The selected period of test administrations presented a unique opportunity to explore how changing context may impact large-scale, low-stakes assessment; we paid special attention to the Spring 2022 semester as students were faced with news of a fatal campus shooting nearby, more than one suicide on JMU’s campus, and a later-redacted announcement ‘cancelling’ Assessment Day. Students were confused about their participation while grieving the loss of fellow community members. In this context, it is likely the validity of test scores was affected.

We found that time spent on the tests did vary across semesters, and this variance in times was also associated with variance in scores. This calls into question comparisons of the test scores of different cohorts. When one group scores higher than another, it is difficult to know if the higher-scoring group really knew the content better or was more focused and engaged in the test. It also makes comparisons of the same students over time difficult. Students who gave more effortful responses at pretest than posttest may appear to regress in their knowledge. These contextual factors must be considered when interpreting assessment results.

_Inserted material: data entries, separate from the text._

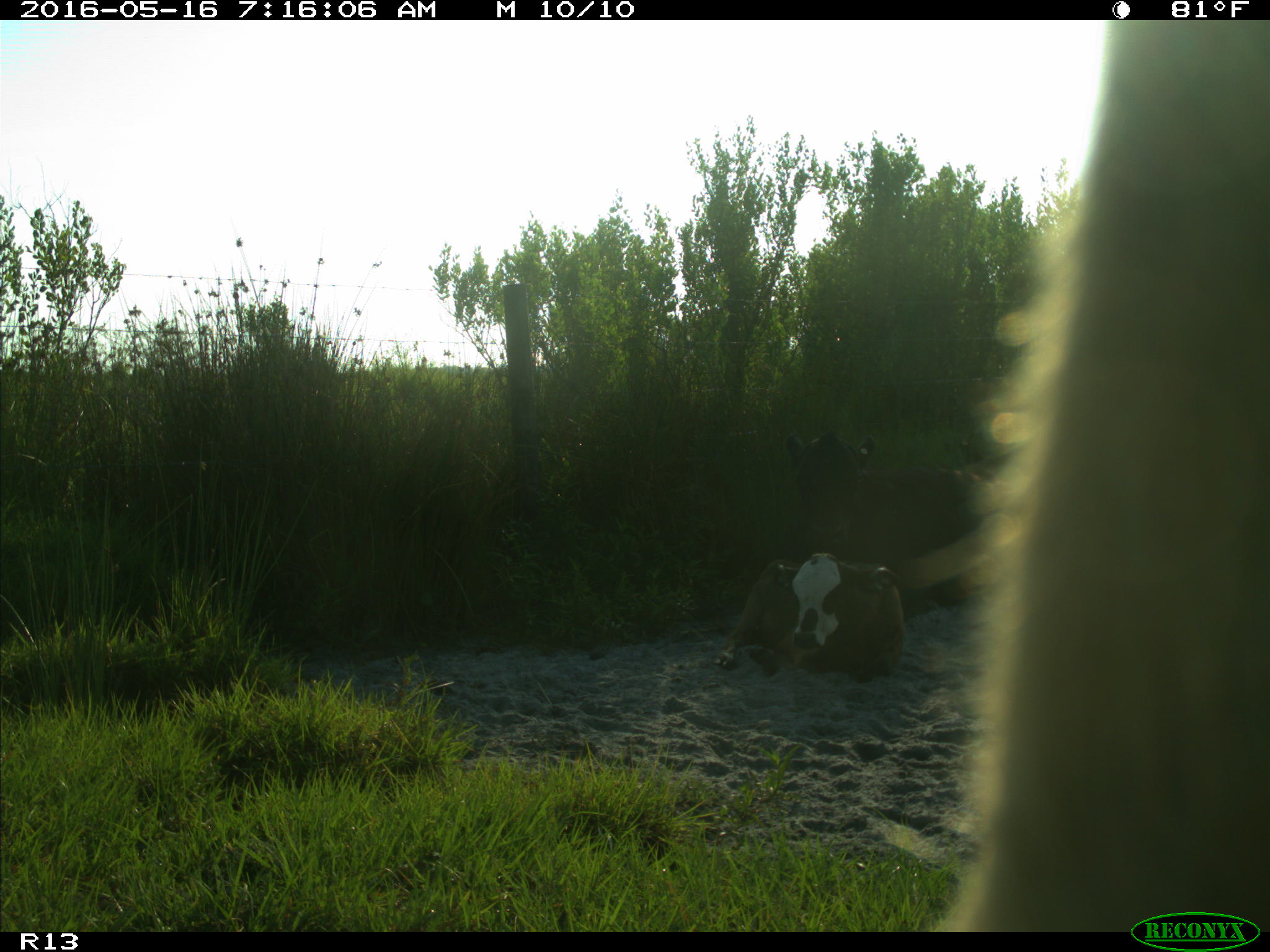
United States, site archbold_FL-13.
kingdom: Animalia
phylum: Chordata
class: Mammalia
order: Artiodactyla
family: Bovidae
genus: Bos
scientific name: Bos taurus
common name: domestic cow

Wise, S.L. (2019) Controlling construct-irrelevant factors through computer-based testing: disengagement, anxiety, & cheating, Education Inquiry, 10:1, 21-33, DOI: 10.1080/20004508.2018.1490127

[1] We use the descriptor second year for brevity: this group includes students with 45-70 credits before the Spring semester. The group thus includes some 1st year students who took college credit concurrently with high school, as well as some 3rd year students who did not earn quite enough credits to be tested in their 2nd year.